Problem statement — Locate every line in the records below that contains the word "communication" and copy each of those lines. Uppercase and lowercase letters must match.

Records supplied —

[start]

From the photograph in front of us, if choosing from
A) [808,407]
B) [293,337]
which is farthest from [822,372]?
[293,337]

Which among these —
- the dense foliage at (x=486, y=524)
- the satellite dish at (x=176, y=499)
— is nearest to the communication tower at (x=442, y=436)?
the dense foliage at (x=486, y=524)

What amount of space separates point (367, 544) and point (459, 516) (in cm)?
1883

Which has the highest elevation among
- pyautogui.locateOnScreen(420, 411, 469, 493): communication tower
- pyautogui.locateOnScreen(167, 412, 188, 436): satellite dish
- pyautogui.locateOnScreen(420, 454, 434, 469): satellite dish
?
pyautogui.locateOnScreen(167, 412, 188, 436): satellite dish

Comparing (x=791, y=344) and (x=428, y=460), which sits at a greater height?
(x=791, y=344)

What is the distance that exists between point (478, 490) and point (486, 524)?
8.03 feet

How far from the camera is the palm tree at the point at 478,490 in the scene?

[end]
[start]

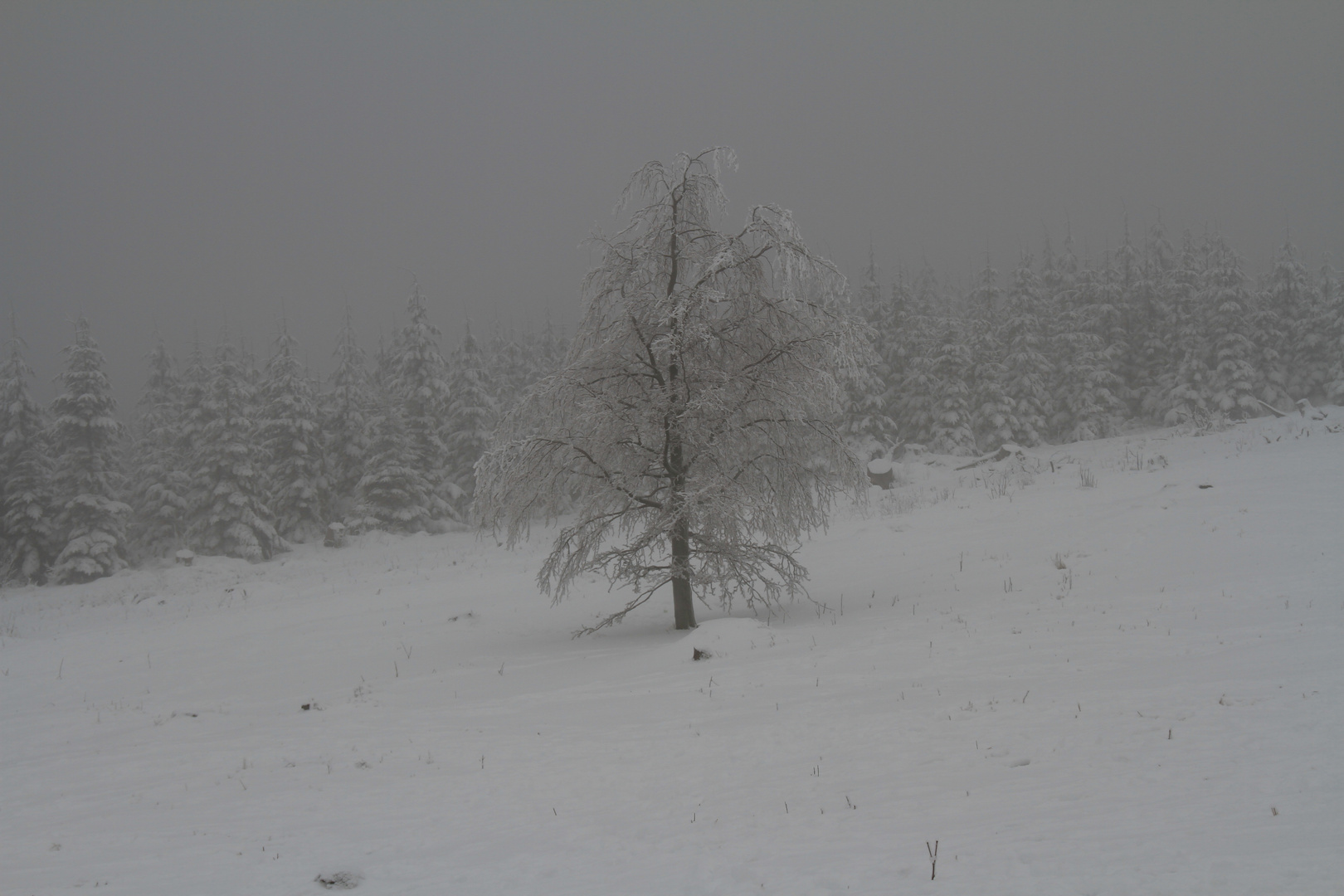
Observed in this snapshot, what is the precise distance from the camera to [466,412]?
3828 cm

[end]
[start]

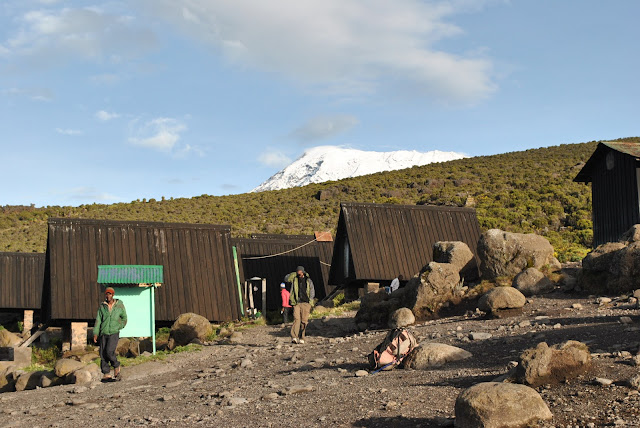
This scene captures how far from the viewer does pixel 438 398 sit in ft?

[end]

Correct result —
— is nearest to the communication tower at (x=442, y=436)?
- pyautogui.locateOnScreen(420, 411, 469, 493): communication tower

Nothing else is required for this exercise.